## Set exercise
Update the lines of the listing starting at the line that contains "What spacing exists" and ending at the line that contains "9.62 meters" by changing "closest" to "nearest". Return only those lines, with everything else left unchanged.

## Provided records

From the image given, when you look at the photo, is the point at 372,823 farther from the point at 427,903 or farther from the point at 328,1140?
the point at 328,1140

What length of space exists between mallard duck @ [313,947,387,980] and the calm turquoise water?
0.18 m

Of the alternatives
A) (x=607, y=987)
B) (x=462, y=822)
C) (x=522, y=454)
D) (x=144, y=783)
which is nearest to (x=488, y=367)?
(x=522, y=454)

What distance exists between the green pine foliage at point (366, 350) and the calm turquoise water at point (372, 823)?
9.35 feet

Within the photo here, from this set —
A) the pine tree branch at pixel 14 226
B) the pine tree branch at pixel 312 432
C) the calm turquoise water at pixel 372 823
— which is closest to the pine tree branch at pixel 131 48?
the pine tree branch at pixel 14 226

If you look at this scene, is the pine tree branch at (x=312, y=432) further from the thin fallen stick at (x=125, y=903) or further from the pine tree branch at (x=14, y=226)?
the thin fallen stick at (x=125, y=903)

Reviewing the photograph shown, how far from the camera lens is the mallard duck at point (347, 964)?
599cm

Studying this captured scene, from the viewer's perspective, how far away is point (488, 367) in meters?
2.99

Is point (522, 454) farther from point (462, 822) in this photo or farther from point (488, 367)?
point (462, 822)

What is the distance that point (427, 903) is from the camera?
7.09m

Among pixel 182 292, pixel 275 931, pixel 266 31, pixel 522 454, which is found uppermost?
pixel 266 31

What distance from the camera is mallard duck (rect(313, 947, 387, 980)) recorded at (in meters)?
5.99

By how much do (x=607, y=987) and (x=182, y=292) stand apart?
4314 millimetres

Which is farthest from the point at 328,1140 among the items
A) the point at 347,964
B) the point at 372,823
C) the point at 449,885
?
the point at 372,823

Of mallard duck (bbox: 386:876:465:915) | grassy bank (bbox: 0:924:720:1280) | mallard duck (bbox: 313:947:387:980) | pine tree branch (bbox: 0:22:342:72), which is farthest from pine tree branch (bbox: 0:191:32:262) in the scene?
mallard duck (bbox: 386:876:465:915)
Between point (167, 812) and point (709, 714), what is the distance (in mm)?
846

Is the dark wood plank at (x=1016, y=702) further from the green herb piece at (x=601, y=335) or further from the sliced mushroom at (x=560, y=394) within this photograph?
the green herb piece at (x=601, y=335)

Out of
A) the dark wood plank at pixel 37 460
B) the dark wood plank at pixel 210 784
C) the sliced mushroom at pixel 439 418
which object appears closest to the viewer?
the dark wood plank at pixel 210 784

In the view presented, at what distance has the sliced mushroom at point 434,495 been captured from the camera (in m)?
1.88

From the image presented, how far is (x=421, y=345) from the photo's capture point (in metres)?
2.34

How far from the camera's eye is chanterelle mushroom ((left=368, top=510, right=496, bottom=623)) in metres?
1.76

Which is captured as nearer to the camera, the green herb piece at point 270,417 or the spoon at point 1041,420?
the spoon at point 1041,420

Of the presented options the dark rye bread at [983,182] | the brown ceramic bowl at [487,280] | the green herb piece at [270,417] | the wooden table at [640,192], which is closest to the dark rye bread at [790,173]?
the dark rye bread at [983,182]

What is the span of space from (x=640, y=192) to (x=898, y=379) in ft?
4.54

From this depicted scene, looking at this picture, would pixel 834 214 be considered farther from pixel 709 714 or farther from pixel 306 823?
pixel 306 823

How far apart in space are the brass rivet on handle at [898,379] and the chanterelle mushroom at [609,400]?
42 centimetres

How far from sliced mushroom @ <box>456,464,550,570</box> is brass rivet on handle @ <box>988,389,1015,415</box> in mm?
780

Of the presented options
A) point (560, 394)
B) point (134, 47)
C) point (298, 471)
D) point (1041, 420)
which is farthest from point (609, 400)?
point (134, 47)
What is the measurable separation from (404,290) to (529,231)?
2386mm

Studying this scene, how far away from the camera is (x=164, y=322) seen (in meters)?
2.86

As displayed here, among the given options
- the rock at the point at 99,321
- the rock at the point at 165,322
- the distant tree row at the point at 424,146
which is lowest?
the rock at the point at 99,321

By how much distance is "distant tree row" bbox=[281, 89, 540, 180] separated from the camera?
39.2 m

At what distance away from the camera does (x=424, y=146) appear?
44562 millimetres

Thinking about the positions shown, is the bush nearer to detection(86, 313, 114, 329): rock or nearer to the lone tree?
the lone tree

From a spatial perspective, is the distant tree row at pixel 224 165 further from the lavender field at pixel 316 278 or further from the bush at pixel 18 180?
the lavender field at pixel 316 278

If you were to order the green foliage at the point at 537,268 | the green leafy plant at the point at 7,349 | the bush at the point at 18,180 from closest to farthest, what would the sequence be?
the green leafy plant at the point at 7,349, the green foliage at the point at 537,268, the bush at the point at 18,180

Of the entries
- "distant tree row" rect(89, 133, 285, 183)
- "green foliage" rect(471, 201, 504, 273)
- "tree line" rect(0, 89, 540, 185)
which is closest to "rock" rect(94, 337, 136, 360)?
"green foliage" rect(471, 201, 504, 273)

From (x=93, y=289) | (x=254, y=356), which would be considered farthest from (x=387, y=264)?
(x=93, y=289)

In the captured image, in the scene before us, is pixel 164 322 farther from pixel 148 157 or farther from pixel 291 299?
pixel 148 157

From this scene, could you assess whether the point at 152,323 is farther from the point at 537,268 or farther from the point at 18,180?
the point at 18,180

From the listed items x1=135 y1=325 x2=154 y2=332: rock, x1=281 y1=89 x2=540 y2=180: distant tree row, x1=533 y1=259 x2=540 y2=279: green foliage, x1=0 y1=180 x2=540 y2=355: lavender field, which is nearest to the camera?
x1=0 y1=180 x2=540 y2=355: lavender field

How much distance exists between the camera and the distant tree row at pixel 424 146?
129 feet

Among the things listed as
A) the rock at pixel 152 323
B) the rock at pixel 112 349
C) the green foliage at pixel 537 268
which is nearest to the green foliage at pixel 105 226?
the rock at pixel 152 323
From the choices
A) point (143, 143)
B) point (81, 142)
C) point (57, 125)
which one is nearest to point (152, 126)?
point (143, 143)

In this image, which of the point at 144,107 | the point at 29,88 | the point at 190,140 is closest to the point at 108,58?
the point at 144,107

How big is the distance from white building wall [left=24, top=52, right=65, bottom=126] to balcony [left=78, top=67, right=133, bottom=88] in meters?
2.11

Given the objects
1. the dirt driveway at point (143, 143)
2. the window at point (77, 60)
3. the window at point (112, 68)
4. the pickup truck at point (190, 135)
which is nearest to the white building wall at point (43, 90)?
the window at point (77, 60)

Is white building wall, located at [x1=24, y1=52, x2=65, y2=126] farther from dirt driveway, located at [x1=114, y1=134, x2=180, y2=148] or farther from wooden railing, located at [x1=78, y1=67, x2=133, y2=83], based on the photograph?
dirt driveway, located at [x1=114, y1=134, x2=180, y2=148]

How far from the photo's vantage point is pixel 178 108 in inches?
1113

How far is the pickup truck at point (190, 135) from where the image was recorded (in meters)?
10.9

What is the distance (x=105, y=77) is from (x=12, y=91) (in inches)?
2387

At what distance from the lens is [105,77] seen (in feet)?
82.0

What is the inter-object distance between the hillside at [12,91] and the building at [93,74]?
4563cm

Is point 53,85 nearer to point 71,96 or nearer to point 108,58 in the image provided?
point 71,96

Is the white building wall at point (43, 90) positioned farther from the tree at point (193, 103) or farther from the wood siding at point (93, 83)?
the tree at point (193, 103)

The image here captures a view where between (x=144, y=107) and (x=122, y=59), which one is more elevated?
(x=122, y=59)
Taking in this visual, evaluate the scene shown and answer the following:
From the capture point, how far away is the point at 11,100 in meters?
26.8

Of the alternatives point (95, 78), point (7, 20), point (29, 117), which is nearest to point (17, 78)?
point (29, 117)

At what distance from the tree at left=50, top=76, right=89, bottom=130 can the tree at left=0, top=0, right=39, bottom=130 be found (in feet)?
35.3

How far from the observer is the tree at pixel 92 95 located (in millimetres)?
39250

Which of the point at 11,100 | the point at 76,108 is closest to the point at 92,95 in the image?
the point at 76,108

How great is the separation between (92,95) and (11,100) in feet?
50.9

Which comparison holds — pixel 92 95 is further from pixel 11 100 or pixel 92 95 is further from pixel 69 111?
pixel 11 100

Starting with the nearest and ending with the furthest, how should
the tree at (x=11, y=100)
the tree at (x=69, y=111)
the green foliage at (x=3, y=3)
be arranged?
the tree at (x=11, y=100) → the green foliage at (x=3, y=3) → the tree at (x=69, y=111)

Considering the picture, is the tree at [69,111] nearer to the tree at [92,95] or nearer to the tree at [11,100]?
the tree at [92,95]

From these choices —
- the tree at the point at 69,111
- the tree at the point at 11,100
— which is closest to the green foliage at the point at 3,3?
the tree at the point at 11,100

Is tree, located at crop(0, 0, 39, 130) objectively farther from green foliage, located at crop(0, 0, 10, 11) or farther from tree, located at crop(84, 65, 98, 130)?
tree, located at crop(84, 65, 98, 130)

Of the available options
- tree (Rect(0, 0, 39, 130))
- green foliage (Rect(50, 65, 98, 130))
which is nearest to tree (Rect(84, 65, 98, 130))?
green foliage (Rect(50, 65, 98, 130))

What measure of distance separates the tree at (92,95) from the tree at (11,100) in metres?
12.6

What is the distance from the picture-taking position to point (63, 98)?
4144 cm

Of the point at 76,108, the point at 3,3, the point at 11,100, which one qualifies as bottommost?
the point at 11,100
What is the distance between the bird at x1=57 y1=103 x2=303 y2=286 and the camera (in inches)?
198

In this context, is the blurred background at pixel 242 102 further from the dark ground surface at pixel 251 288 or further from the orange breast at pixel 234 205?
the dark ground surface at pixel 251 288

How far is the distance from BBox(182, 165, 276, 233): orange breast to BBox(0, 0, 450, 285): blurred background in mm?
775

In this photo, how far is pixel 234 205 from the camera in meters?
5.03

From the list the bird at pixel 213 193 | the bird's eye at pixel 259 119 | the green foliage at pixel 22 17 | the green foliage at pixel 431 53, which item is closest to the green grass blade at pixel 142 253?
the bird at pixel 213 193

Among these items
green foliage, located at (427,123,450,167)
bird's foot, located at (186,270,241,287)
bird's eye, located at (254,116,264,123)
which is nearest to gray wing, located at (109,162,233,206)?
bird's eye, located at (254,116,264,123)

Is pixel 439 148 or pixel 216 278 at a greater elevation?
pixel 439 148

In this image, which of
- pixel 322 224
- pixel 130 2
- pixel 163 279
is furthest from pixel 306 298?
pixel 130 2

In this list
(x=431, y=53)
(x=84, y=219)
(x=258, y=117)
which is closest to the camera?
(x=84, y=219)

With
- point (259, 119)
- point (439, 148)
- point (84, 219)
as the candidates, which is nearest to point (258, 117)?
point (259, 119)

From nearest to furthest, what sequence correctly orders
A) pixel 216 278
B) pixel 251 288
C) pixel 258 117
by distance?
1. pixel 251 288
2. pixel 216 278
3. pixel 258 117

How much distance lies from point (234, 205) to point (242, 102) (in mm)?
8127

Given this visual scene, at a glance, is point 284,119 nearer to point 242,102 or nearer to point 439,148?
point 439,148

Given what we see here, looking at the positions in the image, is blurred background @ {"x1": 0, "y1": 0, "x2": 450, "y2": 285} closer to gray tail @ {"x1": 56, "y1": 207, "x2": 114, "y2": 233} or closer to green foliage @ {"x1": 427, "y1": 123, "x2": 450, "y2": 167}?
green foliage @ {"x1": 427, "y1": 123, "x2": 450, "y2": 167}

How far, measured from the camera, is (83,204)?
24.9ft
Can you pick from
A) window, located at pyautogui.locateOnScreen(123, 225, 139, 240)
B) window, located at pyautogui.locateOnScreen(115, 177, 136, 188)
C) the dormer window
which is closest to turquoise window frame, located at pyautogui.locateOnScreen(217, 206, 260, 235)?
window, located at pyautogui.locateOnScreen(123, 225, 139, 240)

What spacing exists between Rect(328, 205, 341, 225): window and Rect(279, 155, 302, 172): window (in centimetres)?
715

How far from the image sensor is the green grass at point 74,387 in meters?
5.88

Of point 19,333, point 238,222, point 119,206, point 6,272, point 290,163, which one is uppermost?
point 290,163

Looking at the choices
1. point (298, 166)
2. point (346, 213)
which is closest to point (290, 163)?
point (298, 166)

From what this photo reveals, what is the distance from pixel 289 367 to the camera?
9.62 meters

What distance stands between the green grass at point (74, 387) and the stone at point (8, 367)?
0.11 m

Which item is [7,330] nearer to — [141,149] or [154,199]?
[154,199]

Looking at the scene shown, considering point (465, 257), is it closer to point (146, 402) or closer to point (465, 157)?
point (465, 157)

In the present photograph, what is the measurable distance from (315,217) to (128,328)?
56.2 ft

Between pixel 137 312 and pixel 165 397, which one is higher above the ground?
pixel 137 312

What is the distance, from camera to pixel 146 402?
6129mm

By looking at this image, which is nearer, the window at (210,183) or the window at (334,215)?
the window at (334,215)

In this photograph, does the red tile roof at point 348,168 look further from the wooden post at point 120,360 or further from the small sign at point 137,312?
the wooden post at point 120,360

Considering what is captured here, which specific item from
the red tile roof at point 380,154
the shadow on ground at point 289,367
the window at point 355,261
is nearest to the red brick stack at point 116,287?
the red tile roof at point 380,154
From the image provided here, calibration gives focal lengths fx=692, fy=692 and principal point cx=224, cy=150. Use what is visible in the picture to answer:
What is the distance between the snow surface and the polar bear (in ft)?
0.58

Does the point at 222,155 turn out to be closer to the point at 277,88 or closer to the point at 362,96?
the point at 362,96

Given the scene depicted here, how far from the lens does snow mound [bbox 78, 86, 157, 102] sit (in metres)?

## Response
What spacing exists between Rect(328, 205, 341, 225): window and Rect(279, 155, 302, 172): window (in centimetres)?
715

How far from the image sensor is the green grass at point 74,387 in meters?
5.88

Of point 19,333, point 238,222, point 119,206, point 6,272, point 290,163, which one is uppermost?
point 290,163

Looking at the choices
1. point (298, 166)
2. point (346, 213)
which is nearest to point (290, 163)?
point (298, 166)

From what this photo reveals, what is the distance from pixel 289 367 to the camera?
9.62 meters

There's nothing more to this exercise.